Since one of the two lawmakers who did not vote was Senator Evan Bayh of Indiana, a Democrat counted on to support the treaty, that would suggest that at least 67 senators are willing to hear debate on it. But voting on a procedural motion does not commit a senator on the final vote, and the tally underscored just how precarious the treaty’s chances are as Mr. Obama presses to win consent before the next Senate takes office in January with five more Republicans.
Background
Almost from the moment the first atomic bomb was detonated in New Mexico in July 1945, the menacing aura of the nuclear age has inspired hopes for a world free of nuclear weapons.
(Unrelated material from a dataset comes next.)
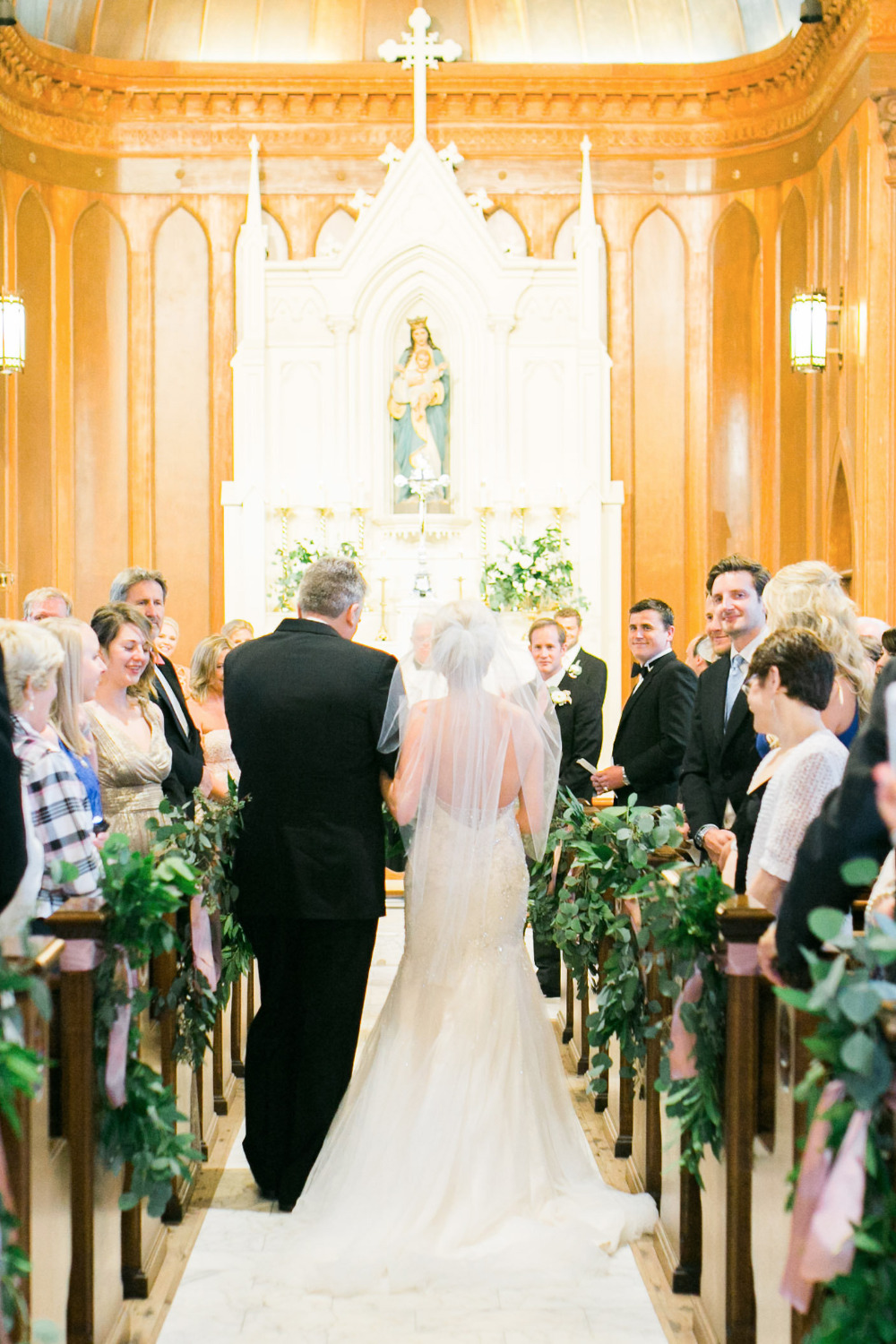 wedding ceremony in a church chapel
But since the end of the cold war, the focus of concern has shifted from the vast arsenals of the United States and China to worries about terrorism and the rise of new nuclear states like North Korea, which detonated a nuclear device in 2006, and Iran, which Western officials believe is working to build one.
Tactical nuclear weapons were developed during the cold war as generally lower-yield, shorter-range explosives that could be used on the battlefield. The United States and its NATO allies relied on them as a deterrent to any invasion of Western Europe by what were presumed to be superior Soviet and Warsaw Pact land forces. Since the demise of the Soviet Union, Russia has come to view tactical nuclear weapons as a bulwark against American conventional supremacy.
Washington and Moscow emerged from the cold war determined to reduce tactical nuclear arms, and both sides announced unilateral cuts in 1991. As a result, 17,000 tactical nuclear weapons were withdrawn from service, but no treaty ever imposed legally binding limits. In 1993, President George H. W. Bush and Boris Yeltsin of Russia signed the second Strategic Arms Reduction Treaty, known as Start II, which called for the elimination of almost three-quarters of the nuclear warheads and all the multiple-warhead land-based missiles held by the United States and the former Soviet republics.
That treaty expired in late 2009 while Russian and American negotiators were hammering out the last details of what became known as the New Start treaty, which was signed by Mr. Obama and Mr. Medvedev.